Los dos hombres a bordo del Wasp reconocieron al mismo tiempo el breve y demoledor argumento final y cruzaron una mirada de rendición.

—¿Qué hacemos entonces? —cedió Burke.

—El avión y Ryder deben desaparecer —decretó Kramer—. Advertid a Kennedy de que la operación se ha suspendido y debe ordenar a Ryder hundir el caza frente a la costa de Omán. Han de planificarlo de forma que Kennedy pueda recogerlo al amerizar. Naturalmente, Ryder no regresará a tierra.

—Pero si toda esa mierda es cierta, no podemos dejarle despegar —apuntó Ford.

—Lo hará sin la bomba. Para entonces, Kennedy ya se habrá deshecho de la Paveway y el F-35 sólo será un costoso avión desarmado… Ahora debo dejaros.
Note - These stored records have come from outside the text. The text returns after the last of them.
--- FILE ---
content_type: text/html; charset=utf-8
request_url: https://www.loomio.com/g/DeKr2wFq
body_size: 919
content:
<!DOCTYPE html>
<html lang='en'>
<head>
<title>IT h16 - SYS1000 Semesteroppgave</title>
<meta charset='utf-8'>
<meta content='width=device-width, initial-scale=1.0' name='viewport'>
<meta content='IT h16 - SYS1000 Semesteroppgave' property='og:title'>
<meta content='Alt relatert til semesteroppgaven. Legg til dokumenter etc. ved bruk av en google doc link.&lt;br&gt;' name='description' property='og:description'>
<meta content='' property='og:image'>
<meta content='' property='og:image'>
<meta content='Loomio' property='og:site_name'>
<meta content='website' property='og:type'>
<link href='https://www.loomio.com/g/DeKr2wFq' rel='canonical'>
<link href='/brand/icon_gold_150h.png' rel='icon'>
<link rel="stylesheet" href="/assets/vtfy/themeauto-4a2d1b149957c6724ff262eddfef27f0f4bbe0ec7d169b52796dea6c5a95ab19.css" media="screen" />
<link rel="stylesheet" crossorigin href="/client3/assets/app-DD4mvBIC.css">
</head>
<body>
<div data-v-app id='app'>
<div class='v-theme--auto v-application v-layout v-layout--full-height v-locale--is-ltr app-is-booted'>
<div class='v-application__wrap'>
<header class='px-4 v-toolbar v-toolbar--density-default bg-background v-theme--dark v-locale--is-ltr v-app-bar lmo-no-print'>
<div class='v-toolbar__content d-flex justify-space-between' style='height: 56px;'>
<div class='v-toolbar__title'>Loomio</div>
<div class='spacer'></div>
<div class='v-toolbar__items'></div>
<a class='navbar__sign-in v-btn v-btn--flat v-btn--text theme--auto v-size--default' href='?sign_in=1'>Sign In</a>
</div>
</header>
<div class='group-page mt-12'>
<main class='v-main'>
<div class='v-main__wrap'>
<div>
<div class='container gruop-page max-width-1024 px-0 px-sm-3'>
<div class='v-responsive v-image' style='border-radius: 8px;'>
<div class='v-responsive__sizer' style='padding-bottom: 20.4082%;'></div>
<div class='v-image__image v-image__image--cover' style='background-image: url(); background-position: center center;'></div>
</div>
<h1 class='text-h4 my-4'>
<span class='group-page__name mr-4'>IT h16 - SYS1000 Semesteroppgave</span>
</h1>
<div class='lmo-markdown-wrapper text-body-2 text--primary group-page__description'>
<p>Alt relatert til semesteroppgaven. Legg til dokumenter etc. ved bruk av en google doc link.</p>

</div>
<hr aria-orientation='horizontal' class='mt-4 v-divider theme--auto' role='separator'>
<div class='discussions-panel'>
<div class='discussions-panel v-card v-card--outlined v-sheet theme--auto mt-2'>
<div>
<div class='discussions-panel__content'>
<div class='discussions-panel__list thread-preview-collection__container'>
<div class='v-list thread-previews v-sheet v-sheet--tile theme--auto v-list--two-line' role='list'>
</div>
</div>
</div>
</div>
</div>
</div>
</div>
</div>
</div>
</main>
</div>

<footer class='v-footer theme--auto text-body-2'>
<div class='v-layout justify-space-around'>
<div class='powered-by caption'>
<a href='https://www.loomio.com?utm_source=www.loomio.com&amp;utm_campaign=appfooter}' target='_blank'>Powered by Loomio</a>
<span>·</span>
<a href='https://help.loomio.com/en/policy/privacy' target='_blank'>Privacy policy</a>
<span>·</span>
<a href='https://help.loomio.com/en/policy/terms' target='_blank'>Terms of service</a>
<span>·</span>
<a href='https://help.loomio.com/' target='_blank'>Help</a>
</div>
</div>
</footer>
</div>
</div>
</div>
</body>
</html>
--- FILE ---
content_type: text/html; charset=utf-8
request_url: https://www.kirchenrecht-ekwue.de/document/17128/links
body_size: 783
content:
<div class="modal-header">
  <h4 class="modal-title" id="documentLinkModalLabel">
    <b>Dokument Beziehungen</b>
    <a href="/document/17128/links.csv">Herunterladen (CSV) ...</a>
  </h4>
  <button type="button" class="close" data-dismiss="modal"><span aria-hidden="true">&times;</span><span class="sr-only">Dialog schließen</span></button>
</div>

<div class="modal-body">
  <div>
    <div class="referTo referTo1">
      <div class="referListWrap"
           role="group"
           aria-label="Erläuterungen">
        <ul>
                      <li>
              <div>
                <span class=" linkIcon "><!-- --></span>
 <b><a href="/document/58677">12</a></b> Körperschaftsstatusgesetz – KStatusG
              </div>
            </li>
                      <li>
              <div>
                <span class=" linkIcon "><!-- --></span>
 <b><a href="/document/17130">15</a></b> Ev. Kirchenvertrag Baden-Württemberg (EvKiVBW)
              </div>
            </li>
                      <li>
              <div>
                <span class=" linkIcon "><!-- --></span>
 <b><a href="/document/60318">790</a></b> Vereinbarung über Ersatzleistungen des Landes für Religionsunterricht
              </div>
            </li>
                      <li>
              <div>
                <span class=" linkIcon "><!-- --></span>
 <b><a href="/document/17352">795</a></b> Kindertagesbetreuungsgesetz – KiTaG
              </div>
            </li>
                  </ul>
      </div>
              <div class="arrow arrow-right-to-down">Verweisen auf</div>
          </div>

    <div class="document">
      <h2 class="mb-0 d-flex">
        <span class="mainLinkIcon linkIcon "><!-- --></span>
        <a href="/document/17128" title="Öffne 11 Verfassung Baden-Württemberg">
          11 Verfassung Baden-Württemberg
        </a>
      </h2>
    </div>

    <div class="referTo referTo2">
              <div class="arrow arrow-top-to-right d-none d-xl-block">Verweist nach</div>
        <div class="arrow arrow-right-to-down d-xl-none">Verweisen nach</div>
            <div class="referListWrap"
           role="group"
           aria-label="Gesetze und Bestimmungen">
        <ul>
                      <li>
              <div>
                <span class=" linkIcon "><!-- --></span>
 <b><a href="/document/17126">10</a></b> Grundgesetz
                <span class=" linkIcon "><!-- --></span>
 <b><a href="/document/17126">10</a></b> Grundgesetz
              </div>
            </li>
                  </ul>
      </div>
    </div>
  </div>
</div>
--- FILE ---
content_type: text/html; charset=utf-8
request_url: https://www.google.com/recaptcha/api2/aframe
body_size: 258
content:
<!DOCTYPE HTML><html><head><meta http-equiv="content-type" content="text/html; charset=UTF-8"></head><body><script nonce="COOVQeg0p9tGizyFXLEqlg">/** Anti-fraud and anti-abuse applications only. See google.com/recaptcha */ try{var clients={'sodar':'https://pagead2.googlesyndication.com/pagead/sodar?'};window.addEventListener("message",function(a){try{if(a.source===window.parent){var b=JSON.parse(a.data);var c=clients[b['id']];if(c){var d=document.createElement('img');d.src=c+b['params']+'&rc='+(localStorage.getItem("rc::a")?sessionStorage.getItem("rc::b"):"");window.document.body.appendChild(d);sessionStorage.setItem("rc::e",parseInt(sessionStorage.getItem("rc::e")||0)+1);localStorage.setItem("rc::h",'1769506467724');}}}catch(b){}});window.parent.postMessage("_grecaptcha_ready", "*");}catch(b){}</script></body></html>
Tengo muchos parches que aplicar. Dentro de doce horas volveré a contactar —concluyó Kramer, cortando bruscamente la comunicación.

—Cristo —exclamó Burke, esbozando una sonrisa de incredulidad—. Teníamos docenas de pilotos donde escoger y elegimos a uno medio chino con una hermana chiflada.

—Ryder era la mejor elección —se limitó a señalar Ford—. Sabes perfectamente por qué el viejo se fijó en él. Y ese capricho nos va a llevar a Leavenworth, donde terminaremos como el jodido conde de Montecristo —añadió refiriéndose a la prisión militar situada en Kansas.

—Nadie va a acabar en Leavenworth.

—Ya veremos. De momento Chambers ha saltado de la sartén y nos ha clavado sus colmillos en el culo —Ford echó un vistazo a su reloj, como si hubieran pasado horas hablando con Kramer y no minutos—. Aún estoy oficialmente de permiso. Será mejor ir a ver a Ryder cuanto antes. Luego llamaremos a Kennedy.

—No será necesario visitarle de nuevo.

Ford observó en silencio a su amigo durante unos instantes, sin estar seguro de entender lo que acababa de oír.

—¿De qué hablas?

—Esto no tenía que suceder así, pero quizá simplifique las cosas —respondió Burke en un extraño tono de queja mientras su mano derecha buscaba algo a su espalda y reaparecía empuñando una Beretta—. Ponte cómodo. Nos aguarda una larga noche —concluyó, moviendo la pistola en dirección a la litera.